The coronavirus has claimed another retail victim: this time, it’s Ascena Retail Group, which filed a voluntary Chapter 11 petition Thursday.
The company said the pandemic has “disrupted meaningful progress” to optimize its balance sheet and accelerated the need for a proactive step to protect the business. The filing wasn’t unexpected, though there was speculation surrounding it for the last two months, and credit analysts raised questions of possible refinancing risks back in March.
As part of the filing, made in a bankruptcy court in Richmond, Virginia, Ascena has secured $150 million in new money as part of its debtor-in-possession financing facility. The new money, plus cash on hand and cash flow from ongoing operations, should suffice for its operational and restructuring needs, Ascena said. The company has also secured what it calls a restructuring support agreement, or RSA, with the approval of over 68 percent of its secured term lenders. The agreement essentially restructures the company’s debt and lowers the total by $1 billion.
“The RSA formalizes our lenders’ overwhelming support for a comprehensive plan to deleverage our balance sheet, right-size our operations and inject new capital into the business,” Ascena’s interim executive chair Carrie Teffner said. “We expect to move through this process on an expedited timeframe as our talented leadership team, established over the last year, stays focused on generating profitable growth and driving value for customers and stakeholders.”
Ascena will close additional stores as part of the restructuring, as well as shut its Catherines plus-size operation. The company has entered into an agreement with City Chic Collective Limited to sell the Catherines intellectual property assets and transition the operation to an e-commerce business, subject to higher offers in a bankruptcy court auction. Ascena didn’t state how many more stores it will close for its remaining retail nameplates, though it did say the store closings will include a “significant number of Justice stores and a select number of Ann Taylor, Loft, Lane Bryant and Lou & Grey stores.” The company also said it will exit its stores across the brands in Canada, Puerto Rico and Mexico. Previous speculation is that a total of 1,200 doors will be closed.

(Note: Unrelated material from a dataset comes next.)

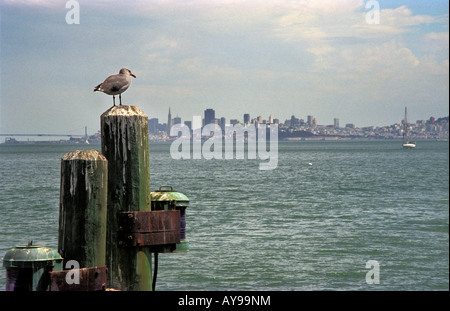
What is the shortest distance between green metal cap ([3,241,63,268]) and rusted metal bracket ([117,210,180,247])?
3.24ft

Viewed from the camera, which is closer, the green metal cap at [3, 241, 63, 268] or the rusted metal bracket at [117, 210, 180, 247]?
the green metal cap at [3, 241, 63, 268]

“Ann Taylor, LOFT, Lane Bryant, Justice and Lou & Grey have incredibly loyal customers who are at the center of everything we do. These iconic brands have significant long-term potential and we continue to deliver on their mission to provide all women and girls with fashion and inspiration to live confidently every day,” CEO Gary Muto said. “This comprehensive restructuring, as well as the actions we are taking to optimize our brand portfolio and store fleet, mark a new start for our company and will allow us to expand our customer-focused strategies across her mobile, online, and store experiences.”
He added, “We have a clear vision for our future and we will continue delivering meaningful experiences for our customers each and every day. We look forward to our continued partnerships with our valued vendors, landlords and other stakeholders as we emerge from Chapter 11, and this pandemic, as a stronger company.”